Type 1 diabetes (T1D) is a chronic autoimmune disease with a T cell-mediated loss of functional pancreatic β-cell mass [1, 2]. T1D is divided into three serial stages according to the number of autoantibodies and onset of clinical T1D symptoms: stage 1, presence of two or more autoantibodies with normoglycemia; stage 2, two or more autoantibodies with dysglycemia; and stage 3, significant hyperglycemia with classic T1D symptoms such as polyuria, polydipsia, weight loss, fatigue, diabetic ketoacidosis (DKA), and other complications [3].

Under normal conditions, self-reactive T cells are either eliminated by central tolerance induction in the thymus or are controlled by peripheral tolerance mechanisms, including suppression by regulatory T (TREG) cells. Several hypotheses regarding the onset and development of T1D have been suggested. These include the idea that T1D is caused by impaired thymic deletion of autoreactive T cells and/or dysfunctional TREG-mediated suppression of autoreactive T cells [4], or that TREG-resistant hyperactivated effector T cell populations cause T1D by attacking β-cells in the pancreas [5, 6]. At the onset of T1D in non-obese diabetic mice, innate immune cells such as macrophages and dendritic cells infiltrate the islets of Langerhans [7], where they can acquire autoantigens and subsequently stimulate T cell responses [2].

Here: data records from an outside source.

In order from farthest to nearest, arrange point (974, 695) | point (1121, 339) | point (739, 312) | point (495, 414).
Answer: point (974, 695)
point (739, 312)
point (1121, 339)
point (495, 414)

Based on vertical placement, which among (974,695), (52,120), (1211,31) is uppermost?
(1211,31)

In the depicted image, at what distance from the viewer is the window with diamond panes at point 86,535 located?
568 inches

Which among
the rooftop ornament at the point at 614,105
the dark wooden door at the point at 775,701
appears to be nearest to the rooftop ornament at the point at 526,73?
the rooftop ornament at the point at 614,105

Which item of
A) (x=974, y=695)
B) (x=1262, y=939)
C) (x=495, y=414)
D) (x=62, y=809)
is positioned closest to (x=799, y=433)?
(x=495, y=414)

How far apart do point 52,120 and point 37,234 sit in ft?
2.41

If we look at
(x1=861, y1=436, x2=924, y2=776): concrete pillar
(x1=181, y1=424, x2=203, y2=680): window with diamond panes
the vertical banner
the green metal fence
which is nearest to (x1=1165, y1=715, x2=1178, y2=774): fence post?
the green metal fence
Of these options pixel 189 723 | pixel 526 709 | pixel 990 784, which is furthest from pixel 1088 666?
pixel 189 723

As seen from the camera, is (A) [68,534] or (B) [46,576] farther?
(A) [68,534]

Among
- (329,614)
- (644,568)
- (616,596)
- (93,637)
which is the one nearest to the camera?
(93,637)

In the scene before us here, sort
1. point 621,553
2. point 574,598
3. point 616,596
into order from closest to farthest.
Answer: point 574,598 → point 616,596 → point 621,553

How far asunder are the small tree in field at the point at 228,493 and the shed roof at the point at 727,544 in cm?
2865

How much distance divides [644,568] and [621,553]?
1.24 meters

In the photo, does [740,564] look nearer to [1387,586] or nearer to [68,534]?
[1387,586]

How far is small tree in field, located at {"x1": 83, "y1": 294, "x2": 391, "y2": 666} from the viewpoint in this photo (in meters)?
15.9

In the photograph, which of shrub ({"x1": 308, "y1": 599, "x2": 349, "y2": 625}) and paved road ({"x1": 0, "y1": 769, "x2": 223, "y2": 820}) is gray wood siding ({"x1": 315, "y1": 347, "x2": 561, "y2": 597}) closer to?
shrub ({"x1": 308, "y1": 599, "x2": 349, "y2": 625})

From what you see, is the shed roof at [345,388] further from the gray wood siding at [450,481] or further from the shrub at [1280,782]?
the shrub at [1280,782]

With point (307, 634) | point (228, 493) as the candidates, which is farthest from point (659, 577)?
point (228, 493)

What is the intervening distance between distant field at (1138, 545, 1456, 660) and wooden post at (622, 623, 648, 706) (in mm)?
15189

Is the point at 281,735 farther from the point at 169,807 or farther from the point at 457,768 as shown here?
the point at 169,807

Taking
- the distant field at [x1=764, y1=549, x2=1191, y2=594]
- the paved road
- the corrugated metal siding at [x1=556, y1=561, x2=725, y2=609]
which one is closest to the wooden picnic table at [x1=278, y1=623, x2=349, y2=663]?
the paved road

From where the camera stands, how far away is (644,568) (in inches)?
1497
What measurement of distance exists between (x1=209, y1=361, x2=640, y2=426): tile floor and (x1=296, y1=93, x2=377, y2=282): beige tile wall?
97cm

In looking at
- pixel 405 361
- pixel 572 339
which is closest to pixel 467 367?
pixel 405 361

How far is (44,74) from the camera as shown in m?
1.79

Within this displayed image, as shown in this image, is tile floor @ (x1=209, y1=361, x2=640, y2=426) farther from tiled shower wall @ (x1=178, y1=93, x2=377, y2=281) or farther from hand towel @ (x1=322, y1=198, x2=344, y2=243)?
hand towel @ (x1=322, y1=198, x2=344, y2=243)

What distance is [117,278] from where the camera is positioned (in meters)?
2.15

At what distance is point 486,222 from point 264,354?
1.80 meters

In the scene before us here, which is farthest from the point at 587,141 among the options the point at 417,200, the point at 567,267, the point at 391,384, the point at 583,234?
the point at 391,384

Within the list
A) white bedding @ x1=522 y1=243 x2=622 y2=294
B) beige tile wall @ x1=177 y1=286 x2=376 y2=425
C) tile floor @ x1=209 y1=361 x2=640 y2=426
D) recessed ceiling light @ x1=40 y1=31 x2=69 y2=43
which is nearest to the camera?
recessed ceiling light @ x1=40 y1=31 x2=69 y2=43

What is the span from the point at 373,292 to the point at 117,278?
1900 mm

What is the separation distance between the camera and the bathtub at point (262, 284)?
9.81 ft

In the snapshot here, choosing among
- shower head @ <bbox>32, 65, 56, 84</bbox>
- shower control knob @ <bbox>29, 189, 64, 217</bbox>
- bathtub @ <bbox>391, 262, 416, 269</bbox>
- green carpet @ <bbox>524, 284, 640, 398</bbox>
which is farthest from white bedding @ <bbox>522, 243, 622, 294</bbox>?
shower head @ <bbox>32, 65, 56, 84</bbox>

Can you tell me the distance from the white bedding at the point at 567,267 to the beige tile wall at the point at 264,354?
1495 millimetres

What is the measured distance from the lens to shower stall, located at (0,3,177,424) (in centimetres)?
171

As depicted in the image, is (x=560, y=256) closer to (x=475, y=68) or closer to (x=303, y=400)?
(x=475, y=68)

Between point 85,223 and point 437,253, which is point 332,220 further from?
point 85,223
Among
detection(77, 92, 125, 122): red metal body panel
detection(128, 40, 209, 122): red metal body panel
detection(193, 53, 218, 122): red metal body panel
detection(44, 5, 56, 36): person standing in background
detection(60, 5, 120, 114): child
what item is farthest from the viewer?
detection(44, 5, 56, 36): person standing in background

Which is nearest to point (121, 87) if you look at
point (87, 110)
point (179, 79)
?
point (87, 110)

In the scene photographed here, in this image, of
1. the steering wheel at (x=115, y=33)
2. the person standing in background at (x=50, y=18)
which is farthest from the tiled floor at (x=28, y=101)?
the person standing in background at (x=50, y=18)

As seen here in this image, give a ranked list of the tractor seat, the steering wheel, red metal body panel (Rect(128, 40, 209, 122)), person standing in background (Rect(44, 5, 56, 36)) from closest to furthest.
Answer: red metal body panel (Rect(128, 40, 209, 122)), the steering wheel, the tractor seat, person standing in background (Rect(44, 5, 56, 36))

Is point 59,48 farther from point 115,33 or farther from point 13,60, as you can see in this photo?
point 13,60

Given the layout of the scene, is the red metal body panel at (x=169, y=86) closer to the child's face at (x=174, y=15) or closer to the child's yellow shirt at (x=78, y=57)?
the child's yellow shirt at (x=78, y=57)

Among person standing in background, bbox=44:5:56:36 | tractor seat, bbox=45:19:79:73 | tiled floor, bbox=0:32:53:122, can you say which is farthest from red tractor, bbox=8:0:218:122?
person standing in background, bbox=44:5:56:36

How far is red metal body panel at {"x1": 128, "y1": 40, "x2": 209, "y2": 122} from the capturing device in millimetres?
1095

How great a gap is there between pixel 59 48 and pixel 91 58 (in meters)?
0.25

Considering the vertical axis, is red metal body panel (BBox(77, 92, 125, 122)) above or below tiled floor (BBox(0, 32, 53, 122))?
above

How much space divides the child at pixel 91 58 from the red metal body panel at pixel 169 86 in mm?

A well-established T1D genetic risk region is the chromosome 6 human leukocyte antigen (HLA) locus [8, 9], which contributes about 50% of the total genetic risk of T1D [10]. Several studies have established associations between HLA haplotypes and the incidence of β-cell autoantibodies [11, 12]. To better understand how genetic variation might affect the risk and progression of T1D, including the contributions by non-HLA genetic factors [10, 13], genome-wide association studies (GWAS) have been conducted by many groups, including the Type 1 Diabetes Genetics Consortium (T1DGC) [14], and have discovered > 60 T1D susceptibility regions [8]. The data from these and other studies have been recently collected and made available at the T1D Knowledge Portal (https://t1d.hugeamp.org), a creation of the Accelerating Medicines Partnership- Type 2 Diabetes consortium. As observed in all GWAS analysis [15], 90% of GWAS-identified T1D variants are located in non-coding regions, implying that gene regulatory changes underlie genetic risk of T1D. Non-coding variants in gene regulatory elements such as enhancers, promoters, long non-coding RNAs (lncRNAs), and 5′ and 3′ untranslated regions have the potential to dysregulate gene expression through cis or trans mechanisms [1618]. However, identification of causal regulatory variants and affected target genes using the sequence information alone is challenging.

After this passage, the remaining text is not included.